Depois das muitas críticas públicas, incluindo da parte do psicólogo Ricardo Barroso, que hoje também integra o Grupo VITA, a ideia foi alterada. Em abril, quando Rute Agulhas esteve em Fátima para apresentar o seu projeto aos bispos portugueses, já levava uma versão diferente: articular-se com as ordens profissionais dos psicólogos e dos médicos para que fossem essas instituições a criar bolsas a que a Igreja pudesse recorrer.

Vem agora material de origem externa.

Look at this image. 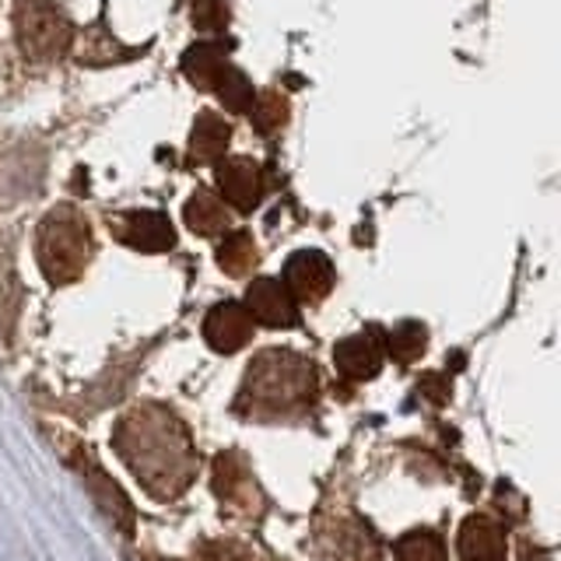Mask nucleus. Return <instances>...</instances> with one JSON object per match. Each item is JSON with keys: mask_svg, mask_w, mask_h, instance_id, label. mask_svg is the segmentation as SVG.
Masks as SVG:
<instances>
[{"mask_svg": "<svg viewBox=\"0 0 561 561\" xmlns=\"http://www.w3.org/2000/svg\"><path fill=\"white\" fill-rule=\"evenodd\" d=\"M70 463H75V470L81 473L84 488L92 491V499L102 508V516L110 519L113 526H119L127 537H134V505H130L127 495H123V488L99 467L95 456L92 453H75V456H70Z\"/></svg>", "mask_w": 561, "mask_h": 561, "instance_id": "nucleus-7", "label": "nucleus"}, {"mask_svg": "<svg viewBox=\"0 0 561 561\" xmlns=\"http://www.w3.org/2000/svg\"><path fill=\"white\" fill-rule=\"evenodd\" d=\"M95 256L92 225L75 204L49 207L35 228V263L53 288L75 285Z\"/></svg>", "mask_w": 561, "mask_h": 561, "instance_id": "nucleus-3", "label": "nucleus"}, {"mask_svg": "<svg viewBox=\"0 0 561 561\" xmlns=\"http://www.w3.org/2000/svg\"><path fill=\"white\" fill-rule=\"evenodd\" d=\"M417 393L432 397L435 403H446L449 400V386L443 382V376H425V379H421V386H417Z\"/></svg>", "mask_w": 561, "mask_h": 561, "instance_id": "nucleus-24", "label": "nucleus"}, {"mask_svg": "<svg viewBox=\"0 0 561 561\" xmlns=\"http://www.w3.org/2000/svg\"><path fill=\"white\" fill-rule=\"evenodd\" d=\"M110 232L137 253H169L175 245V228L162 210H123L110 218Z\"/></svg>", "mask_w": 561, "mask_h": 561, "instance_id": "nucleus-8", "label": "nucleus"}, {"mask_svg": "<svg viewBox=\"0 0 561 561\" xmlns=\"http://www.w3.org/2000/svg\"><path fill=\"white\" fill-rule=\"evenodd\" d=\"M183 221L193 236H204V239H215L225 236L228 225H232V207H228L215 190L201 186L183 207Z\"/></svg>", "mask_w": 561, "mask_h": 561, "instance_id": "nucleus-14", "label": "nucleus"}, {"mask_svg": "<svg viewBox=\"0 0 561 561\" xmlns=\"http://www.w3.org/2000/svg\"><path fill=\"white\" fill-rule=\"evenodd\" d=\"M193 25L201 32H221L228 25V0H193Z\"/></svg>", "mask_w": 561, "mask_h": 561, "instance_id": "nucleus-23", "label": "nucleus"}, {"mask_svg": "<svg viewBox=\"0 0 561 561\" xmlns=\"http://www.w3.org/2000/svg\"><path fill=\"white\" fill-rule=\"evenodd\" d=\"M221 102H225V110L228 113H250V105H253V99H256V92H253V84L245 81V75L239 67H232L225 75V81L218 84V92H215Z\"/></svg>", "mask_w": 561, "mask_h": 561, "instance_id": "nucleus-22", "label": "nucleus"}, {"mask_svg": "<svg viewBox=\"0 0 561 561\" xmlns=\"http://www.w3.org/2000/svg\"><path fill=\"white\" fill-rule=\"evenodd\" d=\"M250 119L260 137H274L288 123V99L280 95L277 88H263L250 105Z\"/></svg>", "mask_w": 561, "mask_h": 561, "instance_id": "nucleus-19", "label": "nucleus"}, {"mask_svg": "<svg viewBox=\"0 0 561 561\" xmlns=\"http://www.w3.org/2000/svg\"><path fill=\"white\" fill-rule=\"evenodd\" d=\"M242 306L250 309L253 323H260V327H271V330L298 327V302L277 277H253L250 288H245Z\"/></svg>", "mask_w": 561, "mask_h": 561, "instance_id": "nucleus-10", "label": "nucleus"}, {"mask_svg": "<svg viewBox=\"0 0 561 561\" xmlns=\"http://www.w3.org/2000/svg\"><path fill=\"white\" fill-rule=\"evenodd\" d=\"M218 263H221V271L232 274V277L250 274L260 263L256 239L245 232V228H239V232H225V239L218 245Z\"/></svg>", "mask_w": 561, "mask_h": 561, "instance_id": "nucleus-17", "label": "nucleus"}, {"mask_svg": "<svg viewBox=\"0 0 561 561\" xmlns=\"http://www.w3.org/2000/svg\"><path fill=\"white\" fill-rule=\"evenodd\" d=\"M253 316L242 302H218L204 316V341L218 351V355H236L253 341Z\"/></svg>", "mask_w": 561, "mask_h": 561, "instance_id": "nucleus-11", "label": "nucleus"}, {"mask_svg": "<svg viewBox=\"0 0 561 561\" xmlns=\"http://www.w3.org/2000/svg\"><path fill=\"white\" fill-rule=\"evenodd\" d=\"M386 337V355H390L397 365H411L417 362L421 355H425L428 347V330L421 323H397L390 333H382Z\"/></svg>", "mask_w": 561, "mask_h": 561, "instance_id": "nucleus-18", "label": "nucleus"}, {"mask_svg": "<svg viewBox=\"0 0 561 561\" xmlns=\"http://www.w3.org/2000/svg\"><path fill=\"white\" fill-rule=\"evenodd\" d=\"M316 393H320L316 365L298 351L271 347L260 351L245 368L236 411L245 417H288L309 411L316 403Z\"/></svg>", "mask_w": 561, "mask_h": 561, "instance_id": "nucleus-2", "label": "nucleus"}, {"mask_svg": "<svg viewBox=\"0 0 561 561\" xmlns=\"http://www.w3.org/2000/svg\"><path fill=\"white\" fill-rule=\"evenodd\" d=\"M113 446L148 495L172 502L197 478L201 456L190 428L165 403H137L113 428Z\"/></svg>", "mask_w": 561, "mask_h": 561, "instance_id": "nucleus-1", "label": "nucleus"}, {"mask_svg": "<svg viewBox=\"0 0 561 561\" xmlns=\"http://www.w3.org/2000/svg\"><path fill=\"white\" fill-rule=\"evenodd\" d=\"M386 362V337L379 327H365L362 333H351L333 347V365L347 382L376 379Z\"/></svg>", "mask_w": 561, "mask_h": 561, "instance_id": "nucleus-9", "label": "nucleus"}, {"mask_svg": "<svg viewBox=\"0 0 561 561\" xmlns=\"http://www.w3.org/2000/svg\"><path fill=\"white\" fill-rule=\"evenodd\" d=\"M333 561H379L376 534L362 523H347L333 543Z\"/></svg>", "mask_w": 561, "mask_h": 561, "instance_id": "nucleus-20", "label": "nucleus"}, {"mask_svg": "<svg viewBox=\"0 0 561 561\" xmlns=\"http://www.w3.org/2000/svg\"><path fill=\"white\" fill-rule=\"evenodd\" d=\"M397 561H446V543L435 530H411L397 540Z\"/></svg>", "mask_w": 561, "mask_h": 561, "instance_id": "nucleus-21", "label": "nucleus"}, {"mask_svg": "<svg viewBox=\"0 0 561 561\" xmlns=\"http://www.w3.org/2000/svg\"><path fill=\"white\" fill-rule=\"evenodd\" d=\"M228 145H232V123L215 110L197 113L193 130H190V145H186L190 162L193 165H215L225 158Z\"/></svg>", "mask_w": 561, "mask_h": 561, "instance_id": "nucleus-12", "label": "nucleus"}, {"mask_svg": "<svg viewBox=\"0 0 561 561\" xmlns=\"http://www.w3.org/2000/svg\"><path fill=\"white\" fill-rule=\"evenodd\" d=\"M215 186H218V197L232 210L253 215L263 201V193H267V175H263L260 162H253L250 154H232V158H225V162H215Z\"/></svg>", "mask_w": 561, "mask_h": 561, "instance_id": "nucleus-5", "label": "nucleus"}, {"mask_svg": "<svg viewBox=\"0 0 561 561\" xmlns=\"http://www.w3.org/2000/svg\"><path fill=\"white\" fill-rule=\"evenodd\" d=\"M14 43L32 64H57L75 49V22L53 0H14Z\"/></svg>", "mask_w": 561, "mask_h": 561, "instance_id": "nucleus-4", "label": "nucleus"}, {"mask_svg": "<svg viewBox=\"0 0 561 561\" xmlns=\"http://www.w3.org/2000/svg\"><path fill=\"white\" fill-rule=\"evenodd\" d=\"M280 285L291 291L295 302L302 306H320L323 298L337 285V271L333 260L320 250H298L288 256L285 271H280Z\"/></svg>", "mask_w": 561, "mask_h": 561, "instance_id": "nucleus-6", "label": "nucleus"}, {"mask_svg": "<svg viewBox=\"0 0 561 561\" xmlns=\"http://www.w3.org/2000/svg\"><path fill=\"white\" fill-rule=\"evenodd\" d=\"M253 473L239 449H225L215 460V495L228 505H239L253 495Z\"/></svg>", "mask_w": 561, "mask_h": 561, "instance_id": "nucleus-16", "label": "nucleus"}, {"mask_svg": "<svg viewBox=\"0 0 561 561\" xmlns=\"http://www.w3.org/2000/svg\"><path fill=\"white\" fill-rule=\"evenodd\" d=\"M228 70H232V64H228V46L221 43H197L183 53V75L201 92H218Z\"/></svg>", "mask_w": 561, "mask_h": 561, "instance_id": "nucleus-13", "label": "nucleus"}, {"mask_svg": "<svg viewBox=\"0 0 561 561\" xmlns=\"http://www.w3.org/2000/svg\"><path fill=\"white\" fill-rule=\"evenodd\" d=\"M505 530L488 516H470L460 526V558L463 561H505Z\"/></svg>", "mask_w": 561, "mask_h": 561, "instance_id": "nucleus-15", "label": "nucleus"}]
</instances>
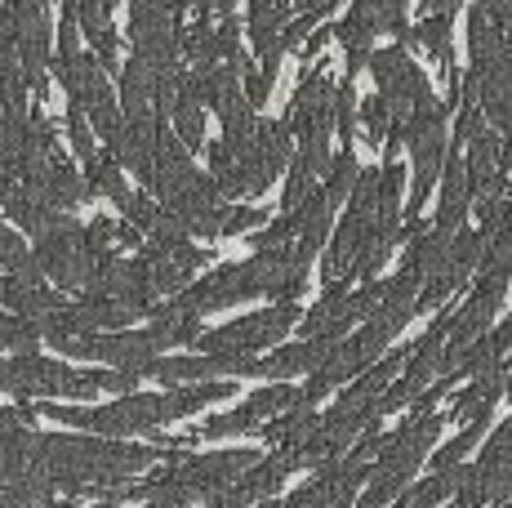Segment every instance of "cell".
Returning <instances> with one entry per match:
<instances>
[{
	"label": "cell",
	"mask_w": 512,
	"mask_h": 508,
	"mask_svg": "<svg viewBox=\"0 0 512 508\" xmlns=\"http://www.w3.org/2000/svg\"><path fill=\"white\" fill-rule=\"evenodd\" d=\"M308 272L312 263L294 259L290 246H272V250H254L241 263H219L205 277H192L170 304H179L196 317H210V312L250 304V299H299L308 290Z\"/></svg>",
	"instance_id": "obj_1"
},
{
	"label": "cell",
	"mask_w": 512,
	"mask_h": 508,
	"mask_svg": "<svg viewBox=\"0 0 512 508\" xmlns=\"http://www.w3.org/2000/svg\"><path fill=\"white\" fill-rule=\"evenodd\" d=\"M441 428H446V410H423L415 406V415H406L392 433L379 437V455L370 464L366 486L357 491L352 508H388L415 482V473L428 464L432 446L441 442Z\"/></svg>",
	"instance_id": "obj_2"
},
{
	"label": "cell",
	"mask_w": 512,
	"mask_h": 508,
	"mask_svg": "<svg viewBox=\"0 0 512 508\" xmlns=\"http://www.w3.org/2000/svg\"><path fill=\"white\" fill-rule=\"evenodd\" d=\"M36 415L67 424L76 433H94V437H152L156 428L170 424V406L165 393H125L107 406H58L45 402L36 406Z\"/></svg>",
	"instance_id": "obj_3"
},
{
	"label": "cell",
	"mask_w": 512,
	"mask_h": 508,
	"mask_svg": "<svg viewBox=\"0 0 512 508\" xmlns=\"http://www.w3.org/2000/svg\"><path fill=\"white\" fill-rule=\"evenodd\" d=\"M0 393L18 402H90L98 397V370H76L58 357L41 353H9L0 357Z\"/></svg>",
	"instance_id": "obj_4"
},
{
	"label": "cell",
	"mask_w": 512,
	"mask_h": 508,
	"mask_svg": "<svg viewBox=\"0 0 512 508\" xmlns=\"http://www.w3.org/2000/svg\"><path fill=\"white\" fill-rule=\"evenodd\" d=\"M303 308L299 299H277L272 308L245 312V317H232L214 330H201L196 335V353H236V357H259L268 348H277L281 339H290V330L299 326Z\"/></svg>",
	"instance_id": "obj_5"
},
{
	"label": "cell",
	"mask_w": 512,
	"mask_h": 508,
	"mask_svg": "<svg viewBox=\"0 0 512 508\" xmlns=\"http://www.w3.org/2000/svg\"><path fill=\"white\" fill-rule=\"evenodd\" d=\"M406 14H410V0H357L339 23H330L334 41L348 54V81H357V72H366V63H370L383 32H392V36L406 32L410 27Z\"/></svg>",
	"instance_id": "obj_6"
},
{
	"label": "cell",
	"mask_w": 512,
	"mask_h": 508,
	"mask_svg": "<svg viewBox=\"0 0 512 508\" xmlns=\"http://www.w3.org/2000/svg\"><path fill=\"white\" fill-rule=\"evenodd\" d=\"M32 254H36V263H41L49 286L67 290V295H81L85 281H90L94 259H98V254L85 246V228L72 219V214H63L54 228H45L41 237H36Z\"/></svg>",
	"instance_id": "obj_7"
},
{
	"label": "cell",
	"mask_w": 512,
	"mask_h": 508,
	"mask_svg": "<svg viewBox=\"0 0 512 508\" xmlns=\"http://www.w3.org/2000/svg\"><path fill=\"white\" fill-rule=\"evenodd\" d=\"M370 76H374V94H379L383 103H388V112H392V121H406L415 107L432 94V81H428V72L410 58V45H401V41H392V45H374V54H370Z\"/></svg>",
	"instance_id": "obj_8"
},
{
	"label": "cell",
	"mask_w": 512,
	"mask_h": 508,
	"mask_svg": "<svg viewBox=\"0 0 512 508\" xmlns=\"http://www.w3.org/2000/svg\"><path fill=\"white\" fill-rule=\"evenodd\" d=\"M299 402V384H290V379H272V384L254 388L250 397H245L236 410H223V415H210L201 428H192L196 442H223V437H245V433H259L263 424H268L272 415H281V410H290Z\"/></svg>",
	"instance_id": "obj_9"
},
{
	"label": "cell",
	"mask_w": 512,
	"mask_h": 508,
	"mask_svg": "<svg viewBox=\"0 0 512 508\" xmlns=\"http://www.w3.org/2000/svg\"><path fill=\"white\" fill-rule=\"evenodd\" d=\"M165 210L187 228V237H201V241H214L223 228V214H228V197L219 192V183L210 174L196 170L192 179H183L170 197L161 201Z\"/></svg>",
	"instance_id": "obj_10"
},
{
	"label": "cell",
	"mask_w": 512,
	"mask_h": 508,
	"mask_svg": "<svg viewBox=\"0 0 512 508\" xmlns=\"http://www.w3.org/2000/svg\"><path fill=\"white\" fill-rule=\"evenodd\" d=\"M143 379H161L165 388L174 384H201V379H254V357L236 353H187V357H152L143 366Z\"/></svg>",
	"instance_id": "obj_11"
},
{
	"label": "cell",
	"mask_w": 512,
	"mask_h": 508,
	"mask_svg": "<svg viewBox=\"0 0 512 508\" xmlns=\"http://www.w3.org/2000/svg\"><path fill=\"white\" fill-rule=\"evenodd\" d=\"M294 18V0H250L245 9V32H250V45H254V67H259L268 81H277L281 72V32L285 23Z\"/></svg>",
	"instance_id": "obj_12"
},
{
	"label": "cell",
	"mask_w": 512,
	"mask_h": 508,
	"mask_svg": "<svg viewBox=\"0 0 512 508\" xmlns=\"http://www.w3.org/2000/svg\"><path fill=\"white\" fill-rule=\"evenodd\" d=\"M285 219H290V254L303 263H317L321 246L330 241V228H334V214H339V205H334L321 188H312L308 197H303L294 210H281Z\"/></svg>",
	"instance_id": "obj_13"
},
{
	"label": "cell",
	"mask_w": 512,
	"mask_h": 508,
	"mask_svg": "<svg viewBox=\"0 0 512 508\" xmlns=\"http://www.w3.org/2000/svg\"><path fill=\"white\" fill-rule=\"evenodd\" d=\"M23 183L27 192H32L36 201H45L49 210H58V214H72L81 201H90V188H85V174L76 170L72 161H67L63 152L58 156H49V161L41 165V170H32V174H23Z\"/></svg>",
	"instance_id": "obj_14"
},
{
	"label": "cell",
	"mask_w": 512,
	"mask_h": 508,
	"mask_svg": "<svg viewBox=\"0 0 512 508\" xmlns=\"http://www.w3.org/2000/svg\"><path fill=\"white\" fill-rule=\"evenodd\" d=\"M343 344V335H317V339H294V344H277L263 357H254V379H299L326 361L334 348Z\"/></svg>",
	"instance_id": "obj_15"
},
{
	"label": "cell",
	"mask_w": 512,
	"mask_h": 508,
	"mask_svg": "<svg viewBox=\"0 0 512 508\" xmlns=\"http://www.w3.org/2000/svg\"><path fill=\"white\" fill-rule=\"evenodd\" d=\"M437 214H432V228L437 232H459L472 214V188H468V165L464 152L450 148L446 165H441V179H437Z\"/></svg>",
	"instance_id": "obj_16"
},
{
	"label": "cell",
	"mask_w": 512,
	"mask_h": 508,
	"mask_svg": "<svg viewBox=\"0 0 512 508\" xmlns=\"http://www.w3.org/2000/svg\"><path fill=\"white\" fill-rule=\"evenodd\" d=\"M504 366H512V317H495V326L481 330L459 353L455 370H450V384H464L481 370H504Z\"/></svg>",
	"instance_id": "obj_17"
},
{
	"label": "cell",
	"mask_w": 512,
	"mask_h": 508,
	"mask_svg": "<svg viewBox=\"0 0 512 508\" xmlns=\"http://www.w3.org/2000/svg\"><path fill=\"white\" fill-rule=\"evenodd\" d=\"M504 370H481V375H472L468 384L459 388L455 402H450L446 424H472V419H481V415H495L499 397H504Z\"/></svg>",
	"instance_id": "obj_18"
},
{
	"label": "cell",
	"mask_w": 512,
	"mask_h": 508,
	"mask_svg": "<svg viewBox=\"0 0 512 508\" xmlns=\"http://www.w3.org/2000/svg\"><path fill=\"white\" fill-rule=\"evenodd\" d=\"M170 130L179 134V143L187 152H201V143H205V103H201V94H196V76H192V67L183 72V81H179V94H174V107H170Z\"/></svg>",
	"instance_id": "obj_19"
},
{
	"label": "cell",
	"mask_w": 512,
	"mask_h": 508,
	"mask_svg": "<svg viewBox=\"0 0 512 508\" xmlns=\"http://www.w3.org/2000/svg\"><path fill=\"white\" fill-rule=\"evenodd\" d=\"M0 210L9 214V223H14V228L32 232V237H41L45 228H54V223L63 219V214L49 210L45 201H36L18 179H0Z\"/></svg>",
	"instance_id": "obj_20"
},
{
	"label": "cell",
	"mask_w": 512,
	"mask_h": 508,
	"mask_svg": "<svg viewBox=\"0 0 512 508\" xmlns=\"http://www.w3.org/2000/svg\"><path fill=\"white\" fill-rule=\"evenodd\" d=\"M254 156H259V174H263V183H277L281 174H285V165H290V156H294V134H290V125L285 121H263L259 116V125H254Z\"/></svg>",
	"instance_id": "obj_21"
},
{
	"label": "cell",
	"mask_w": 512,
	"mask_h": 508,
	"mask_svg": "<svg viewBox=\"0 0 512 508\" xmlns=\"http://www.w3.org/2000/svg\"><path fill=\"white\" fill-rule=\"evenodd\" d=\"M121 94H116V103H121V116H156V76L165 72H152V67L143 63V58L130 54V63H121Z\"/></svg>",
	"instance_id": "obj_22"
},
{
	"label": "cell",
	"mask_w": 512,
	"mask_h": 508,
	"mask_svg": "<svg viewBox=\"0 0 512 508\" xmlns=\"http://www.w3.org/2000/svg\"><path fill=\"white\" fill-rule=\"evenodd\" d=\"M85 188H90V201L94 197H107L112 205L125 201V192H130V183H125V170L121 161H116L112 152H94L90 161H85Z\"/></svg>",
	"instance_id": "obj_23"
},
{
	"label": "cell",
	"mask_w": 512,
	"mask_h": 508,
	"mask_svg": "<svg viewBox=\"0 0 512 508\" xmlns=\"http://www.w3.org/2000/svg\"><path fill=\"white\" fill-rule=\"evenodd\" d=\"M357 174H361V156H357V148L330 152V165H326V174L317 179V188L326 192L334 205H343V201H348V192H352V183H357Z\"/></svg>",
	"instance_id": "obj_24"
},
{
	"label": "cell",
	"mask_w": 512,
	"mask_h": 508,
	"mask_svg": "<svg viewBox=\"0 0 512 508\" xmlns=\"http://www.w3.org/2000/svg\"><path fill=\"white\" fill-rule=\"evenodd\" d=\"M486 428H490V415L472 419V424L459 428V433L450 437L446 446H437V451L428 455V464H432V468H455V464H464V459L472 455V446H477V442H486Z\"/></svg>",
	"instance_id": "obj_25"
},
{
	"label": "cell",
	"mask_w": 512,
	"mask_h": 508,
	"mask_svg": "<svg viewBox=\"0 0 512 508\" xmlns=\"http://www.w3.org/2000/svg\"><path fill=\"white\" fill-rule=\"evenodd\" d=\"M330 125L343 139V148H352V139H357V85H352L348 76H343L330 94Z\"/></svg>",
	"instance_id": "obj_26"
},
{
	"label": "cell",
	"mask_w": 512,
	"mask_h": 508,
	"mask_svg": "<svg viewBox=\"0 0 512 508\" xmlns=\"http://www.w3.org/2000/svg\"><path fill=\"white\" fill-rule=\"evenodd\" d=\"M357 130L366 134L370 148H383V139H388V130H392V112L379 94H370L366 103H357Z\"/></svg>",
	"instance_id": "obj_27"
},
{
	"label": "cell",
	"mask_w": 512,
	"mask_h": 508,
	"mask_svg": "<svg viewBox=\"0 0 512 508\" xmlns=\"http://www.w3.org/2000/svg\"><path fill=\"white\" fill-rule=\"evenodd\" d=\"M272 219V210L268 205H228V214H223V228H219V237H250L254 228H263V223Z\"/></svg>",
	"instance_id": "obj_28"
},
{
	"label": "cell",
	"mask_w": 512,
	"mask_h": 508,
	"mask_svg": "<svg viewBox=\"0 0 512 508\" xmlns=\"http://www.w3.org/2000/svg\"><path fill=\"white\" fill-rule=\"evenodd\" d=\"M63 125H67V143H72V152H76V161H90V156L98 152V143H94V130H90V121H85V112L81 107H72L67 103V112H63Z\"/></svg>",
	"instance_id": "obj_29"
},
{
	"label": "cell",
	"mask_w": 512,
	"mask_h": 508,
	"mask_svg": "<svg viewBox=\"0 0 512 508\" xmlns=\"http://www.w3.org/2000/svg\"><path fill=\"white\" fill-rule=\"evenodd\" d=\"M241 94H245V103L254 107V112H263L268 107V99H272V81L259 72L254 63H245L241 67Z\"/></svg>",
	"instance_id": "obj_30"
},
{
	"label": "cell",
	"mask_w": 512,
	"mask_h": 508,
	"mask_svg": "<svg viewBox=\"0 0 512 508\" xmlns=\"http://www.w3.org/2000/svg\"><path fill=\"white\" fill-rule=\"evenodd\" d=\"M139 379L143 375H134V370H98V388L103 393H112V397H125V393H139Z\"/></svg>",
	"instance_id": "obj_31"
},
{
	"label": "cell",
	"mask_w": 512,
	"mask_h": 508,
	"mask_svg": "<svg viewBox=\"0 0 512 508\" xmlns=\"http://www.w3.org/2000/svg\"><path fill=\"white\" fill-rule=\"evenodd\" d=\"M472 5H477L481 14L499 27V32H508V27H512V0H472Z\"/></svg>",
	"instance_id": "obj_32"
},
{
	"label": "cell",
	"mask_w": 512,
	"mask_h": 508,
	"mask_svg": "<svg viewBox=\"0 0 512 508\" xmlns=\"http://www.w3.org/2000/svg\"><path fill=\"white\" fill-rule=\"evenodd\" d=\"M183 9H192V14H210V18H228L236 14V0H179Z\"/></svg>",
	"instance_id": "obj_33"
},
{
	"label": "cell",
	"mask_w": 512,
	"mask_h": 508,
	"mask_svg": "<svg viewBox=\"0 0 512 508\" xmlns=\"http://www.w3.org/2000/svg\"><path fill=\"white\" fill-rule=\"evenodd\" d=\"M464 5H472V0H419V18L423 14H459Z\"/></svg>",
	"instance_id": "obj_34"
},
{
	"label": "cell",
	"mask_w": 512,
	"mask_h": 508,
	"mask_svg": "<svg viewBox=\"0 0 512 508\" xmlns=\"http://www.w3.org/2000/svg\"><path fill=\"white\" fill-rule=\"evenodd\" d=\"M116 5H121V0H103V9H107V18L116 14Z\"/></svg>",
	"instance_id": "obj_35"
},
{
	"label": "cell",
	"mask_w": 512,
	"mask_h": 508,
	"mask_svg": "<svg viewBox=\"0 0 512 508\" xmlns=\"http://www.w3.org/2000/svg\"><path fill=\"white\" fill-rule=\"evenodd\" d=\"M147 508H161V504H147Z\"/></svg>",
	"instance_id": "obj_36"
}]
</instances>
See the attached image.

“A nossa ideia é criar uma bolsa em articulação com as ordens profissionais. Essa é uma bolsa externa, que vai ser recrutada, formada e supervisionada, a quem a Igreja vai pedir ajuda”, esclarece Rute Agulhas na entrevista ao Observador, reconhecendo que este modelo deverá funcionar como “facilitador da confiança” das vítimas na Igreja, que agora procura ajudá-las.

Os psicólogos interessados em integrar a bolsa devem inscrever-se na Bolsa de Emprego da Ordem dos Psicólogos até ao dia 25 de maio, preenchendo um questionário no qual deverão informar qual a experiência e formação que têm, se estão disponíveis para consultas presenciais, online, ou ambas, quais as línguas que falam, qual o número máximo de casos que estão disponíveis a acompanhar, qual a área geográfica que podem cobrir e se têm um gabinete onde realizar as consultas.

“A Ordem vai enviar-nos essa informação processada, com os respetivos currículos, e vamos perceber quem são estes colegas, em que região do país estão. Para nós é importante mapear todos os concelhos de Portugal”, explicou Rute Agulhas.

O Grupo VITA resulta de uma recomendação surgida no relatório final da comissão independente, que estimou a existência de 4.815 vítimas de abusos no contexto da Igreja Católica em Portugal entre 1950 e a atualidade, a partir de 512 testemunhos válidos recebidos durante o ano de 2022. Os membros da comissão recomendaram à Igreja que criasse uma nova equipa que pudesse dar continuidade ao trabalho de receção de denúncias, mas com um maior foco no acompanhamento das vítimas, em articulação com as estruturas da Igreja.

Os planos do Grupo VITA foram publicamente apresentados no final do mês de abril, numa conferência de imprensa em Lisboa, na qual Rute Agulhas anunciou a intenção de se articular com as ordens profissionais dos psicólogos e médicos para criar as bolsas que estarão agora à disposição da Igreja Católica.